= London Musicians Collective =

British music organisation

The London Musicians Collective (LMC) is a cultural charity based in London, England, devoted to the support and promotion of contemporary, experimental and improvised music.

From its foundation in 1975 until its reorganization in 2009, the LMC organized concerts, festivals, tours, workshops and publications in support of experimental music.

The LMC grew from the magazine Musics and had overlapping membership. It had some of the same approach to division of labour as the magazine. While the latter chose financial independence, the LMC at its first meeting rejected this policy by 37 votes to 1. The LMC then applied to the Arts Council of Great Britain for funding.

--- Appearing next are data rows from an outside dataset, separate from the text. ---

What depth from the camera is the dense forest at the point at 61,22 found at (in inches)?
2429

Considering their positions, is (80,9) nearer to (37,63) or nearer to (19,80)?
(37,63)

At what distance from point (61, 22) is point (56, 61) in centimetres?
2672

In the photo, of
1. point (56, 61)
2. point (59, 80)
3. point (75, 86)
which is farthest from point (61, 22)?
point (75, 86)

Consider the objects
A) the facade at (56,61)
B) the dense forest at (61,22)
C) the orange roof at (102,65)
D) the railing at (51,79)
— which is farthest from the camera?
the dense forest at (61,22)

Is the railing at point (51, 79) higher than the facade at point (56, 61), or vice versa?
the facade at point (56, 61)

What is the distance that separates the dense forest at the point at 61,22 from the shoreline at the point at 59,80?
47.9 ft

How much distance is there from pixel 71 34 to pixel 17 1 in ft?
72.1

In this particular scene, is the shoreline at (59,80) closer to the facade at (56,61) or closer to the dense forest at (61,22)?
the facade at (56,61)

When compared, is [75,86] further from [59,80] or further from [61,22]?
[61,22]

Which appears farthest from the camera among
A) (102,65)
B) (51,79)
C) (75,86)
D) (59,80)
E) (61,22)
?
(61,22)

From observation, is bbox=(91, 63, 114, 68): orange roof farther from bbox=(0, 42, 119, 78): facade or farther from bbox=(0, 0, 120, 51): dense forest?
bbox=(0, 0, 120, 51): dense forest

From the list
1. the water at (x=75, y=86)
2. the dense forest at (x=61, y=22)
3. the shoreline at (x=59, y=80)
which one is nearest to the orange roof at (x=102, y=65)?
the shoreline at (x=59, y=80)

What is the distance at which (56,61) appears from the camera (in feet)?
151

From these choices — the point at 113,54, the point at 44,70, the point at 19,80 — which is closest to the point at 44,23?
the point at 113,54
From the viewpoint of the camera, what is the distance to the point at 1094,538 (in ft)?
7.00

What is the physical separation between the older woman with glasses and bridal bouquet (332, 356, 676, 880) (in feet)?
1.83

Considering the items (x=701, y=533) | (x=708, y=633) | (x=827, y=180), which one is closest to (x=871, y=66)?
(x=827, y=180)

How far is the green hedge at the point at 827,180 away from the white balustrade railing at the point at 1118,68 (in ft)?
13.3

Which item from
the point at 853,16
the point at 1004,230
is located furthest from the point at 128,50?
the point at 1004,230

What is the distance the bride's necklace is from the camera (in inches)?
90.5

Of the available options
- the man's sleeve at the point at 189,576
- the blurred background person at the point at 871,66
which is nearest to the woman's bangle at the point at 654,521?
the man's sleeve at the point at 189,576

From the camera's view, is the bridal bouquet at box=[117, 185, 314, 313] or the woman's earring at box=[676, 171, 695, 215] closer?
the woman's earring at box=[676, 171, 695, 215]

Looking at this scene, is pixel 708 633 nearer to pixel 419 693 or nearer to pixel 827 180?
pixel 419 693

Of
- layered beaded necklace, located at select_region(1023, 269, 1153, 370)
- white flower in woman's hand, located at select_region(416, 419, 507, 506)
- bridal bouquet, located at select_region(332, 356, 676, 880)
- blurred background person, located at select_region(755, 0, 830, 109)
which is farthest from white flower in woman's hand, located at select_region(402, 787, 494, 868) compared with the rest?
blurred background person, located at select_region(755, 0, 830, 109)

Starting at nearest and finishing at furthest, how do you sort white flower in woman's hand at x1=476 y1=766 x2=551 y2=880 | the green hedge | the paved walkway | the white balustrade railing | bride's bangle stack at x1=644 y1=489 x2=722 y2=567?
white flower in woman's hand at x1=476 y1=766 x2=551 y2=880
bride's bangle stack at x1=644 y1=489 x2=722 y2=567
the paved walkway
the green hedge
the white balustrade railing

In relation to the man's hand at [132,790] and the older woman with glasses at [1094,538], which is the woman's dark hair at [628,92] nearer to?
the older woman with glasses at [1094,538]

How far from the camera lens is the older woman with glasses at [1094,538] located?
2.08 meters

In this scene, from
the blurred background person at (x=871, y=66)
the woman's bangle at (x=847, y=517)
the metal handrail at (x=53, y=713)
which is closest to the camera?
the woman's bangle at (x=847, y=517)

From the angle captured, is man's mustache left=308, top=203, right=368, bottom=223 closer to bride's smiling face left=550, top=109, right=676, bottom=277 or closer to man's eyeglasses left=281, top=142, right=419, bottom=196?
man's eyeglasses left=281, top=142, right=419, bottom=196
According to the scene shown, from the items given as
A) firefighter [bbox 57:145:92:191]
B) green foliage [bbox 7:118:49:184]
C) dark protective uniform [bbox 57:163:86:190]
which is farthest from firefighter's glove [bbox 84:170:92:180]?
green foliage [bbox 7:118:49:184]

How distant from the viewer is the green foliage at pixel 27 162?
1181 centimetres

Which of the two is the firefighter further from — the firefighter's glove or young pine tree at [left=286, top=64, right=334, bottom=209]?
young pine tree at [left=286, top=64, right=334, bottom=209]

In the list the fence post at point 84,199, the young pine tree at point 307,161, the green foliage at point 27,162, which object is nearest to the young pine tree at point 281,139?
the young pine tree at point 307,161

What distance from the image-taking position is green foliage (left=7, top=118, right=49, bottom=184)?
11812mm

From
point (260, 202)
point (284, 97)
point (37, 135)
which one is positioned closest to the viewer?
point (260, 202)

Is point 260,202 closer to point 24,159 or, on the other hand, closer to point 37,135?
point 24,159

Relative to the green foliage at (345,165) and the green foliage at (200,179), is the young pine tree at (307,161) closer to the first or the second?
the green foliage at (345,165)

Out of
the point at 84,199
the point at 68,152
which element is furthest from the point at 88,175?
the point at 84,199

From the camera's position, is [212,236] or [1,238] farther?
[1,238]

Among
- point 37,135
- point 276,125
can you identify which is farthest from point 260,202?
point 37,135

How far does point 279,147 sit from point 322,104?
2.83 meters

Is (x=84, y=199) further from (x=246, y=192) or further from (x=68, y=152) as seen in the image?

Two LPs were produced, numbered LMC1 and LMC2, but they were independent productions not directly initiated by the main collective.

In 2002, the LMC was awarded a community radio licence to broadcast a new radio station, Resonance FM, in central London. It also produced a magazine, Resonance, and a range of CDs, including Your Favourite London Sounds in 2001, compiled by Peter Cusack.

The LMC is funded by donations, membership fees and grants. It was supported by Arts Council England until its funding was cut in 2008.

After the LMC ceased its initial programme of activities in 2008 the contents of its office were archived by CRiSAP (Creative Research in Sound Arts Practice) at the London College of Communication, University of the Arts London in 2009.

An online exhibition Sound Traces, curated by LMC co-founder David Toop for CriSAP, explored the legacy of LMC activities from 1975–2008. This ran from 2009 until April 2023 and an archive record of the exhibition is in preparation for late 2023.